Source: AP. By Michelle Locke
August 2, 2010

Call it Moscato momentum.

An old grape is winning new fans as more people turn to the sweet, floral wine that's easy on the purse and the palate.

"It's kind of hitting that tipping point," says James Nunes, managing director of marketing at Sutter Home Family Vineyards in the Napa Valley. Sutter Home has been making a moscato since the '50s and it has always sold well, but in the last year sales have taken off, he says.

Nationally, in the last year sales of moscato were up nearly 79 percent to just over 1 million cases in food store sales, says wine industry consultant Jon Fredrikson of Woodside-based Gomberg, Fredrikson and Associates. That's still only a fraction of the market; chardonnay sales, for instance, amounted to almost 16 million cases for the same period.
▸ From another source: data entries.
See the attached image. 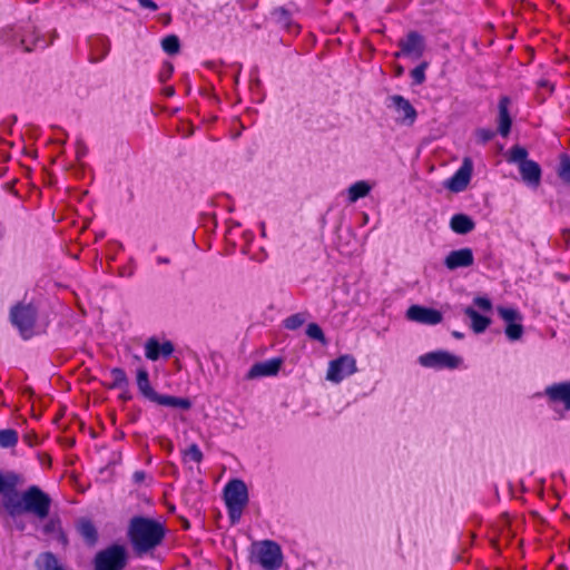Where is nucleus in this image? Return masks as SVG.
<instances>
[{
  "instance_id": "30",
  "label": "nucleus",
  "mask_w": 570,
  "mask_h": 570,
  "mask_svg": "<svg viewBox=\"0 0 570 570\" xmlns=\"http://www.w3.org/2000/svg\"><path fill=\"white\" fill-rule=\"evenodd\" d=\"M558 177L567 185H570V156L562 154L560 156L559 166L557 169Z\"/></svg>"
},
{
  "instance_id": "24",
  "label": "nucleus",
  "mask_w": 570,
  "mask_h": 570,
  "mask_svg": "<svg viewBox=\"0 0 570 570\" xmlns=\"http://www.w3.org/2000/svg\"><path fill=\"white\" fill-rule=\"evenodd\" d=\"M463 312L471 320V328L476 334L483 333L491 323L488 316L481 315L471 306L465 307Z\"/></svg>"
},
{
  "instance_id": "52",
  "label": "nucleus",
  "mask_w": 570,
  "mask_h": 570,
  "mask_svg": "<svg viewBox=\"0 0 570 570\" xmlns=\"http://www.w3.org/2000/svg\"><path fill=\"white\" fill-rule=\"evenodd\" d=\"M452 336H453V337H455V338H458V340H461V338H463V337H464V334H463V333H461V332H459V331H453V332H452Z\"/></svg>"
},
{
  "instance_id": "16",
  "label": "nucleus",
  "mask_w": 570,
  "mask_h": 570,
  "mask_svg": "<svg viewBox=\"0 0 570 570\" xmlns=\"http://www.w3.org/2000/svg\"><path fill=\"white\" fill-rule=\"evenodd\" d=\"M544 395L550 403H561L570 411V381L553 383L544 389Z\"/></svg>"
},
{
  "instance_id": "54",
  "label": "nucleus",
  "mask_w": 570,
  "mask_h": 570,
  "mask_svg": "<svg viewBox=\"0 0 570 570\" xmlns=\"http://www.w3.org/2000/svg\"><path fill=\"white\" fill-rule=\"evenodd\" d=\"M184 527H185V529L189 528V523H188V521H185V522H184Z\"/></svg>"
},
{
  "instance_id": "2",
  "label": "nucleus",
  "mask_w": 570,
  "mask_h": 570,
  "mask_svg": "<svg viewBox=\"0 0 570 570\" xmlns=\"http://www.w3.org/2000/svg\"><path fill=\"white\" fill-rule=\"evenodd\" d=\"M51 498L38 485H30L21 493L18 501L9 502L7 510L10 517L16 518L21 513H31L39 520L49 517Z\"/></svg>"
},
{
  "instance_id": "15",
  "label": "nucleus",
  "mask_w": 570,
  "mask_h": 570,
  "mask_svg": "<svg viewBox=\"0 0 570 570\" xmlns=\"http://www.w3.org/2000/svg\"><path fill=\"white\" fill-rule=\"evenodd\" d=\"M472 170V160L464 158L460 168L446 180L445 187L454 193L463 191L471 180Z\"/></svg>"
},
{
  "instance_id": "12",
  "label": "nucleus",
  "mask_w": 570,
  "mask_h": 570,
  "mask_svg": "<svg viewBox=\"0 0 570 570\" xmlns=\"http://www.w3.org/2000/svg\"><path fill=\"white\" fill-rule=\"evenodd\" d=\"M419 363L430 368H456L461 358L446 351H435L421 355Z\"/></svg>"
},
{
  "instance_id": "3",
  "label": "nucleus",
  "mask_w": 570,
  "mask_h": 570,
  "mask_svg": "<svg viewBox=\"0 0 570 570\" xmlns=\"http://www.w3.org/2000/svg\"><path fill=\"white\" fill-rule=\"evenodd\" d=\"M505 159L509 164L518 166L522 181L532 188H538L542 179L541 166L533 159H529V151L521 145L510 147Z\"/></svg>"
},
{
  "instance_id": "33",
  "label": "nucleus",
  "mask_w": 570,
  "mask_h": 570,
  "mask_svg": "<svg viewBox=\"0 0 570 570\" xmlns=\"http://www.w3.org/2000/svg\"><path fill=\"white\" fill-rule=\"evenodd\" d=\"M505 335L510 341H518L521 338L523 334V325L521 322H515L513 324H507L505 326Z\"/></svg>"
},
{
  "instance_id": "21",
  "label": "nucleus",
  "mask_w": 570,
  "mask_h": 570,
  "mask_svg": "<svg viewBox=\"0 0 570 570\" xmlns=\"http://www.w3.org/2000/svg\"><path fill=\"white\" fill-rule=\"evenodd\" d=\"M450 228L459 235H465L475 228V223L466 214H455L450 219Z\"/></svg>"
},
{
  "instance_id": "1",
  "label": "nucleus",
  "mask_w": 570,
  "mask_h": 570,
  "mask_svg": "<svg viewBox=\"0 0 570 570\" xmlns=\"http://www.w3.org/2000/svg\"><path fill=\"white\" fill-rule=\"evenodd\" d=\"M127 537L137 557L151 553L165 540L166 527L158 520L136 515L129 521Z\"/></svg>"
},
{
  "instance_id": "57",
  "label": "nucleus",
  "mask_w": 570,
  "mask_h": 570,
  "mask_svg": "<svg viewBox=\"0 0 570 570\" xmlns=\"http://www.w3.org/2000/svg\"><path fill=\"white\" fill-rule=\"evenodd\" d=\"M68 444L73 445L75 441L73 440L72 441H68Z\"/></svg>"
},
{
  "instance_id": "6",
  "label": "nucleus",
  "mask_w": 570,
  "mask_h": 570,
  "mask_svg": "<svg viewBox=\"0 0 570 570\" xmlns=\"http://www.w3.org/2000/svg\"><path fill=\"white\" fill-rule=\"evenodd\" d=\"M224 500L232 523H237L248 503V491L245 482L239 479L227 482L224 487Z\"/></svg>"
},
{
  "instance_id": "42",
  "label": "nucleus",
  "mask_w": 570,
  "mask_h": 570,
  "mask_svg": "<svg viewBox=\"0 0 570 570\" xmlns=\"http://www.w3.org/2000/svg\"><path fill=\"white\" fill-rule=\"evenodd\" d=\"M473 303L484 312H490L492 309V302L485 296L474 297Z\"/></svg>"
},
{
  "instance_id": "49",
  "label": "nucleus",
  "mask_w": 570,
  "mask_h": 570,
  "mask_svg": "<svg viewBox=\"0 0 570 570\" xmlns=\"http://www.w3.org/2000/svg\"><path fill=\"white\" fill-rule=\"evenodd\" d=\"M18 517L13 518L14 519V525H16V529L19 530V531H23L24 528H26V524L22 520H18L17 519Z\"/></svg>"
},
{
  "instance_id": "37",
  "label": "nucleus",
  "mask_w": 570,
  "mask_h": 570,
  "mask_svg": "<svg viewBox=\"0 0 570 570\" xmlns=\"http://www.w3.org/2000/svg\"><path fill=\"white\" fill-rule=\"evenodd\" d=\"M173 73H174L173 63L169 61H166L163 63L159 72H158V80L160 82H166L171 78Z\"/></svg>"
},
{
  "instance_id": "22",
  "label": "nucleus",
  "mask_w": 570,
  "mask_h": 570,
  "mask_svg": "<svg viewBox=\"0 0 570 570\" xmlns=\"http://www.w3.org/2000/svg\"><path fill=\"white\" fill-rule=\"evenodd\" d=\"M77 530H78L79 534L81 535V538L83 539V541L88 546L92 547L97 543L98 531H97L96 525L94 524V522L90 519H87V518L80 519L77 523Z\"/></svg>"
},
{
  "instance_id": "45",
  "label": "nucleus",
  "mask_w": 570,
  "mask_h": 570,
  "mask_svg": "<svg viewBox=\"0 0 570 570\" xmlns=\"http://www.w3.org/2000/svg\"><path fill=\"white\" fill-rule=\"evenodd\" d=\"M146 478V473L141 470H137L132 474V481L135 483H141Z\"/></svg>"
},
{
  "instance_id": "11",
  "label": "nucleus",
  "mask_w": 570,
  "mask_h": 570,
  "mask_svg": "<svg viewBox=\"0 0 570 570\" xmlns=\"http://www.w3.org/2000/svg\"><path fill=\"white\" fill-rule=\"evenodd\" d=\"M20 43L26 52L37 49H45L52 43L42 36L38 28L31 22L26 21L19 28Z\"/></svg>"
},
{
  "instance_id": "38",
  "label": "nucleus",
  "mask_w": 570,
  "mask_h": 570,
  "mask_svg": "<svg viewBox=\"0 0 570 570\" xmlns=\"http://www.w3.org/2000/svg\"><path fill=\"white\" fill-rule=\"evenodd\" d=\"M304 323L303 317L299 314H294L287 317L284 322L285 327L288 330H297Z\"/></svg>"
},
{
  "instance_id": "44",
  "label": "nucleus",
  "mask_w": 570,
  "mask_h": 570,
  "mask_svg": "<svg viewBox=\"0 0 570 570\" xmlns=\"http://www.w3.org/2000/svg\"><path fill=\"white\" fill-rule=\"evenodd\" d=\"M137 1L141 8L148 9L150 11H156L158 9L157 3L153 0H137Z\"/></svg>"
},
{
  "instance_id": "43",
  "label": "nucleus",
  "mask_w": 570,
  "mask_h": 570,
  "mask_svg": "<svg viewBox=\"0 0 570 570\" xmlns=\"http://www.w3.org/2000/svg\"><path fill=\"white\" fill-rule=\"evenodd\" d=\"M22 441L30 448H33L39 443V439L36 432L26 433L22 436Z\"/></svg>"
},
{
  "instance_id": "14",
  "label": "nucleus",
  "mask_w": 570,
  "mask_h": 570,
  "mask_svg": "<svg viewBox=\"0 0 570 570\" xmlns=\"http://www.w3.org/2000/svg\"><path fill=\"white\" fill-rule=\"evenodd\" d=\"M406 317L420 324L436 325L443 320L440 311L422 305H411L406 311Z\"/></svg>"
},
{
  "instance_id": "19",
  "label": "nucleus",
  "mask_w": 570,
  "mask_h": 570,
  "mask_svg": "<svg viewBox=\"0 0 570 570\" xmlns=\"http://www.w3.org/2000/svg\"><path fill=\"white\" fill-rule=\"evenodd\" d=\"M511 99L509 96H501L498 102V132L502 137H508L512 127V117L510 115Z\"/></svg>"
},
{
  "instance_id": "53",
  "label": "nucleus",
  "mask_w": 570,
  "mask_h": 570,
  "mask_svg": "<svg viewBox=\"0 0 570 570\" xmlns=\"http://www.w3.org/2000/svg\"><path fill=\"white\" fill-rule=\"evenodd\" d=\"M557 570H568V568L563 564L558 566Z\"/></svg>"
},
{
  "instance_id": "7",
  "label": "nucleus",
  "mask_w": 570,
  "mask_h": 570,
  "mask_svg": "<svg viewBox=\"0 0 570 570\" xmlns=\"http://www.w3.org/2000/svg\"><path fill=\"white\" fill-rule=\"evenodd\" d=\"M126 564V548L117 543L100 550L94 559V570H122Z\"/></svg>"
},
{
  "instance_id": "40",
  "label": "nucleus",
  "mask_w": 570,
  "mask_h": 570,
  "mask_svg": "<svg viewBox=\"0 0 570 570\" xmlns=\"http://www.w3.org/2000/svg\"><path fill=\"white\" fill-rule=\"evenodd\" d=\"M495 136V132L489 128H480L476 130V138L480 142L485 144L492 140Z\"/></svg>"
},
{
  "instance_id": "31",
  "label": "nucleus",
  "mask_w": 570,
  "mask_h": 570,
  "mask_svg": "<svg viewBox=\"0 0 570 570\" xmlns=\"http://www.w3.org/2000/svg\"><path fill=\"white\" fill-rule=\"evenodd\" d=\"M163 50L173 56L179 52L180 42L179 38L176 35H168L161 40Z\"/></svg>"
},
{
  "instance_id": "48",
  "label": "nucleus",
  "mask_w": 570,
  "mask_h": 570,
  "mask_svg": "<svg viewBox=\"0 0 570 570\" xmlns=\"http://www.w3.org/2000/svg\"><path fill=\"white\" fill-rule=\"evenodd\" d=\"M561 234H562V238L564 239L567 246H569V244H570V229L569 228H563Z\"/></svg>"
},
{
  "instance_id": "56",
  "label": "nucleus",
  "mask_w": 570,
  "mask_h": 570,
  "mask_svg": "<svg viewBox=\"0 0 570 570\" xmlns=\"http://www.w3.org/2000/svg\"><path fill=\"white\" fill-rule=\"evenodd\" d=\"M91 438H97V434L95 432H91Z\"/></svg>"
},
{
  "instance_id": "46",
  "label": "nucleus",
  "mask_w": 570,
  "mask_h": 570,
  "mask_svg": "<svg viewBox=\"0 0 570 570\" xmlns=\"http://www.w3.org/2000/svg\"><path fill=\"white\" fill-rule=\"evenodd\" d=\"M120 390H121V393L118 395V399L121 400L122 402L130 401L132 396L129 392V387L120 389Z\"/></svg>"
},
{
  "instance_id": "17",
  "label": "nucleus",
  "mask_w": 570,
  "mask_h": 570,
  "mask_svg": "<svg viewBox=\"0 0 570 570\" xmlns=\"http://www.w3.org/2000/svg\"><path fill=\"white\" fill-rule=\"evenodd\" d=\"M473 264L474 255L469 247L451 250L444 259V265L450 271L470 267Z\"/></svg>"
},
{
  "instance_id": "20",
  "label": "nucleus",
  "mask_w": 570,
  "mask_h": 570,
  "mask_svg": "<svg viewBox=\"0 0 570 570\" xmlns=\"http://www.w3.org/2000/svg\"><path fill=\"white\" fill-rule=\"evenodd\" d=\"M282 366V360L278 357L269 358L264 362H258L252 365L247 372V379H255L262 376H273L278 373Z\"/></svg>"
},
{
  "instance_id": "9",
  "label": "nucleus",
  "mask_w": 570,
  "mask_h": 570,
  "mask_svg": "<svg viewBox=\"0 0 570 570\" xmlns=\"http://www.w3.org/2000/svg\"><path fill=\"white\" fill-rule=\"evenodd\" d=\"M356 360L353 355L344 354L328 363L326 380L340 383L356 373Z\"/></svg>"
},
{
  "instance_id": "58",
  "label": "nucleus",
  "mask_w": 570,
  "mask_h": 570,
  "mask_svg": "<svg viewBox=\"0 0 570 570\" xmlns=\"http://www.w3.org/2000/svg\"><path fill=\"white\" fill-rule=\"evenodd\" d=\"M68 444L73 445L75 441L73 440L72 441H68Z\"/></svg>"
},
{
  "instance_id": "29",
  "label": "nucleus",
  "mask_w": 570,
  "mask_h": 570,
  "mask_svg": "<svg viewBox=\"0 0 570 570\" xmlns=\"http://www.w3.org/2000/svg\"><path fill=\"white\" fill-rule=\"evenodd\" d=\"M19 435L14 429H2L0 430V448L11 449L18 443Z\"/></svg>"
},
{
  "instance_id": "13",
  "label": "nucleus",
  "mask_w": 570,
  "mask_h": 570,
  "mask_svg": "<svg viewBox=\"0 0 570 570\" xmlns=\"http://www.w3.org/2000/svg\"><path fill=\"white\" fill-rule=\"evenodd\" d=\"M390 104L389 108H393L395 112L399 115L396 121L401 125L412 126L416 121L417 111L410 102L409 99L403 97L402 95H392L389 97Z\"/></svg>"
},
{
  "instance_id": "10",
  "label": "nucleus",
  "mask_w": 570,
  "mask_h": 570,
  "mask_svg": "<svg viewBox=\"0 0 570 570\" xmlns=\"http://www.w3.org/2000/svg\"><path fill=\"white\" fill-rule=\"evenodd\" d=\"M397 46L400 50L394 52L395 58L410 57L420 59L425 51V39L420 32L412 30L397 41Z\"/></svg>"
},
{
  "instance_id": "50",
  "label": "nucleus",
  "mask_w": 570,
  "mask_h": 570,
  "mask_svg": "<svg viewBox=\"0 0 570 570\" xmlns=\"http://www.w3.org/2000/svg\"><path fill=\"white\" fill-rule=\"evenodd\" d=\"M164 95L166 97H173L175 95V88L173 86H168L164 89Z\"/></svg>"
},
{
  "instance_id": "36",
  "label": "nucleus",
  "mask_w": 570,
  "mask_h": 570,
  "mask_svg": "<svg viewBox=\"0 0 570 570\" xmlns=\"http://www.w3.org/2000/svg\"><path fill=\"white\" fill-rule=\"evenodd\" d=\"M185 459H188L190 461H194L196 463H200L203 461V452L200 451L199 446L196 443L190 444L185 451H184Z\"/></svg>"
},
{
  "instance_id": "5",
  "label": "nucleus",
  "mask_w": 570,
  "mask_h": 570,
  "mask_svg": "<svg viewBox=\"0 0 570 570\" xmlns=\"http://www.w3.org/2000/svg\"><path fill=\"white\" fill-rule=\"evenodd\" d=\"M9 318L23 340L35 335L38 308L33 303L19 302L10 308Z\"/></svg>"
},
{
  "instance_id": "32",
  "label": "nucleus",
  "mask_w": 570,
  "mask_h": 570,
  "mask_svg": "<svg viewBox=\"0 0 570 570\" xmlns=\"http://www.w3.org/2000/svg\"><path fill=\"white\" fill-rule=\"evenodd\" d=\"M498 313L500 315V317L507 322V324H513L515 322H521L522 321V316L521 314L515 309V308H512V307H498Z\"/></svg>"
},
{
  "instance_id": "34",
  "label": "nucleus",
  "mask_w": 570,
  "mask_h": 570,
  "mask_svg": "<svg viewBox=\"0 0 570 570\" xmlns=\"http://www.w3.org/2000/svg\"><path fill=\"white\" fill-rule=\"evenodd\" d=\"M426 68H428V62H422L419 66H416L414 69L411 70V78H412L414 85L419 86L425 81Z\"/></svg>"
},
{
  "instance_id": "25",
  "label": "nucleus",
  "mask_w": 570,
  "mask_h": 570,
  "mask_svg": "<svg viewBox=\"0 0 570 570\" xmlns=\"http://www.w3.org/2000/svg\"><path fill=\"white\" fill-rule=\"evenodd\" d=\"M36 568L38 570H66L58 558L50 551L40 553L36 559Z\"/></svg>"
},
{
  "instance_id": "23",
  "label": "nucleus",
  "mask_w": 570,
  "mask_h": 570,
  "mask_svg": "<svg viewBox=\"0 0 570 570\" xmlns=\"http://www.w3.org/2000/svg\"><path fill=\"white\" fill-rule=\"evenodd\" d=\"M91 58L92 62H99L106 58L110 51V42L105 37H96L90 39Z\"/></svg>"
},
{
  "instance_id": "26",
  "label": "nucleus",
  "mask_w": 570,
  "mask_h": 570,
  "mask_svg": "<svg viewBox=\"0 0 570 570\" xmlns=\"http://www.w3.org/2000/svg\"><path fill=\"white\" fill-rule=\"evenodd\" d=\"M371 191V185L365 180H358L352 184L347 190L350 203H355L361 198L366 197Z\"/></svg>"
},
{
  "instance_id": "4",
  "label": "nucleus",
  "mask_w": 570,
  "mask_h": 570,
  "mask_svg": "<svg viewBox=\"0 0 570 570\" xmlns=\"http://www.w3.org/2000/svg\"><path fill=\"white\" fill-rule=\"evenodd\" d=\"M136 382L141 395L158 405L180 409L184 411H187L191 407V402L187 397H178L174 395L157 393L150 384L149 373L145 367L137 370Z\"/></svg>"
},
{
  "instance_id": "41",
  "label": "nucleus",
  "mask_w": 570,
  "mask_h": 570,
  "mask_svg": "<svg viewBox=\"0 0 570 570\" xmlns=\"http://www.w3.org/2000/svg\"><path fill=\"white\" fill-rule=\"evenodd\" d=\"M60 529V521L59 519L52 518L48 520L45 525L42 527V531L45 534H51L55 533Z\"/></svg>"
},
{
  "instance_id": "51",
  "label": "nucleus",
  "mask_w": 570,
  "mask_h": 570,
  "mask_svg": "<svg viewBox=\"0 0 570 570\" xmlns=\"http://www.w3.org/2000/svg\"><path fill=\"white\" fill-rule=\"evenodd\" d=\"M156 262H157V264H169L170 259L168 257H165V256H158L156 258Z\"/></svg>"
},
{
  "instance_id": "35",
  "label": "nucleus",
  "mask_w": 570,
  "mask_h": 570,
  "mask_svg": "<svg viewBox=\"0 0 570 570\" xmlns=\"http://www.w3.org/2000/svg\"><path fill=\"white\" fill-rule=\"evenodd\" d=\"M306 334L308 337L315 340V341H318L323 344L326 343V338H325V335H324V332L323 330L321 328V326L316 323H309L307 325V328H306Z\"/></svg>"
},
{
  "instance_id": "39",
  "label": "nucleus",
  "mask_w": 570,
  "mask_h": 570,
  "mask_svg": "<svg viewBox=\"0 0 570 570\" xmlns=\"http://www.w3.org/2000/svg\"><path fill=\"white\" fill-rule=\"evenodd\" d=\"M88 147L85 142V140L81 137H78L76 139V158L78 161H80L83 157L88 155Z\"/></svg>"
},
{
  "instance_id": "27",
  "label": "nucleus",
  "mask_w": 570,
  "mask_h": 570,
  "mask_svg": "<svg viewBox=\"0 0 570 570\" xmlns=\"http://www.w3.org/2000/svg\"><path fill=\"white\" fill-rule=\"evenodd\" d=\"M110 376L112 377V381L106 384L108 390L129 387V380L124 368L112 367L110 370Z\"/></svg>"
},
{
  "instance_id": "28",
  "label": "nucleus",
  "mask_w": 570,
  "mask_h": 570,
  "mask_svg": "<svg viewBox=\"0 0 570 570\" xmlns=\"http://www.w3.org/2000/svg\"><path fill=\"white\" fill-rule=\"evenodd\" d=\"M20 482V476L14 472H8L6 474L0 472V493L7 494L16 490Z\"/></svg>"
},
{
  "instance_id": "8",
  "label": "nucleus",
  "mask_w": 570,
  "mask_h": 570,
  "mask_svg": "<svg viewBox=\"0 0 570 570\" xmlns=\"http://www.w3.org/2000/svg\"><path fill=\"white\" fill-rule=\"evenodd\" d=\"M255 561L265 570H278L282 567L283 553L278 543L272 540L259 542L254 550Z\"/></svg>"
},
{
  "instance_id": "55",
  "label": "nucleus",
  "mask_w": 570,
  "mask_h": 570,
  "mask_svg": "<svg viewBox=\"0 0 570 570\" xmlns=\"http://www.w3.org/2000/svg\"><path fill=\"white\" fill-rule=\"evenodd\" d=\"M402 71H403V69H402V67H400V68L397 69V73H399V75H401V73H402Z\"/></svg>"
},
{
  "instance_id": "47",
  "label": "nucleus",
  "mask_w": 570,
  "mask_h": 570,
  "mask_svg": "<svg viewBox=\"0 0 570 570\" xmlns=\"http://www.w3.org/2000/svg\"><path fill=\"white\" fill-rule=\"evenodd\" d=\"M538 86L541 87V88H547L549 89L550 92H553L554 90V86L547 79H541L538 81Z\"/></svg>"
},
{
  "instance_id": "18",
  "label": "nucleus",
  "mask_w": 570,
  "mask_h": 570,
  "mask_svg": "<svg viewBox=\"0 0 570 570\" xmlns=\"http://www.w3.org/2000/svg\"><path fill=\"white\" fill-rule=\"evenodd\" d=\"M174 351L175 347L170 341L160 344L156 337H150L145 343V356L150 361H157L160 357L168 358Z\"/></svg>"
}]
</instances>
But it's a significant increase, and welcome news for an industry that hasn't had a lot to cheer about lately.
"It's exciting," says Fredrikson. "People are always on the quest to find the latest new thing and it's caught on because it's a drink that almost everyone is going to appreciate."

Sweet and light with overtones of citrus and orange blossom, moscato is known as a crowd-pleaser. It's also picked up some pop culture buzz with a mention in a song by the popular rapper Drake.

Moscato is Italian for muscat, a grape that is believed to be one of the world's oldest. There are several different types of moscato; in Italy, moscato d'Asti is the base wine for the sparkling wine Asti, formerly called Asti spumante. California moscato wines are usually still, not sparkling, and pair well with fruit desserts.

"It's a secret weapon wine because it allows you to please the people who want a little bit of sweetness in their wine, but knowledgeable folks can also appreciate the beauty of moscato," says Leslie Sbrocco, wine writer and founder of Thirsty Girl.

There are light, low-alcohol "frizzante" style sparkling wines from Italy. Major producers in California include Sutter Home and Woodbridge by Robert Mondavi, which make still versions that go for less than $10 a bottle.

Moscato also is available at the higher end. Heidi Peterson Barrett, former winemaker for the famous "cult winery" Screaming Eagle, makes a dry version, Moscato Azul, under her La Sirena label.

"It is uber high-end and coveted," says Sbrocco. "It's absolute elegance in a bottle."

Barrett is known for her red wines -- the Screaming Eagle cabs she made sell for hundreds of dollars a bottle. But she's "always had a soft spot in my heart for those kind of tropical, perfumey flavors."

So, some years ago she started making a dry moscato, using grapes grown on a rocky hillside near Calistoga. The wine smells sweet and floral but is crisp on the palate. Production is small, about 500 cases a year, and the price is $30.

"It really is a labor of love," she says. "We make a lot of friends with that wine."